AI gives paralysed women a voice
A new Brain Computer Interface (BCI) has granted the power of speech to a patient with severe paralysis following a brainstem stroke.
This development marks the first instance of AI technology successfully synthesising both speech and facial expressions.
Decoding neural signals
Pioneered by a collaborative team of researchers from UC San Francisco and UC Berkeley, the system has the ability to decode neural signals and then translate them into text at a rate of nearly 80 words per minute.
The ultimate objective of this endeavour is to facilitate natural and comprehensive communication by decoding these cerebral signals and translating them into the nuanced art of speech, complemented by the range of facial movements that are intrinsic to conversations.

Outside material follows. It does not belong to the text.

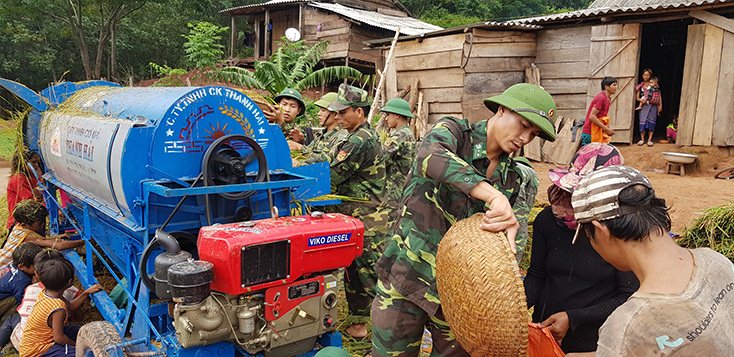 Cán bộ, chiến sỹ Đồn Biên phòng CKQT Cha Lo giúp người dân bản Ka Ai thu hoạch lúa.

The approach adopted by the researchers involved the implantation of a wafer-thin array of over 200 electrodes over crucial areas of the patient's brain responsible for speech. These electrodes intercepted the neural signals that would otherwise have controlled the patient's muscles, influencing vital components such as her tongue, jaw, larynx, and even her facial muscles, which would have otherwise played a role in her speech, were it not for her debilitating stroke.
To realise this feat, the patient was equipped with a cable that was connected to a port fixed on her head, linking her to a powerful bank of computers. By working closely with the research team, in a matter of weeks the system’s AI algorithms were trained to discern the unique brain signals associated with the woman’s speech.
Training AI
This training regimen involved the patient repeatedly vocalising various phrases from a conversational lexicon of more than 1,000 words. Over time, the computer became adept at recognising her brain activity patterns which corresponded to these vocal sounds.

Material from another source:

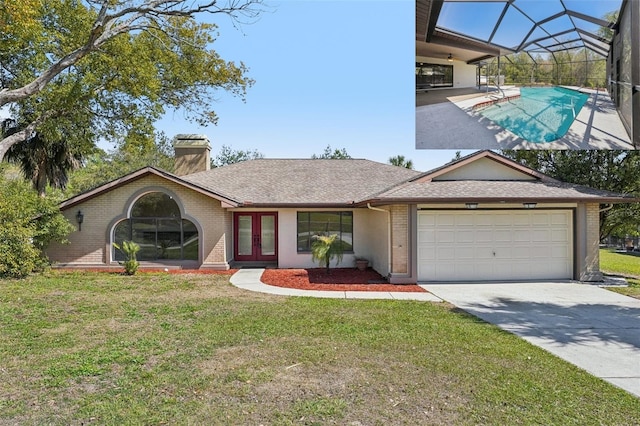 14048 Bruni Dr, Spring Hill, FL 34609 - view of front of property featuring french doors, an attached garage, a front yard, and concrete driveway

The researchers implemented a system that decoded words from phonemes, the elemental building blocks of speech, akin to how letters construct written words. This approach significantly boosted efficiency, as the computer only needed to learn 39 phonemes to decipher any English word, rendering the system three times faster than conventional methods and remarkably accurate.
Creating a voice using AI
To infuse a personal touch into the synthesised voice, an algorithm was crafted to emulate the patient's original speech patterns. This was achieved by employing a pre-stroke recording of the woman's voice, taken from her wedding video, which served as a template for the computer to replicate her distinctive rhythms and cadences.
In addition to voice synthesis, the research team collaborated with Speech Graphics, a company specialising in AI-driven facial animation, to create an avatar. Through tailored machine learning processes, the company merged the signals transmitted from the patient's brain as she attempted to speak and translated them into facial movements on the avatar.
Looking ahead, the researchers are poised to develop a wireless iteration of this technology, negating the need for a physical BCI connection, thereby enhancing the accessibility and autonomy of this pioneering system.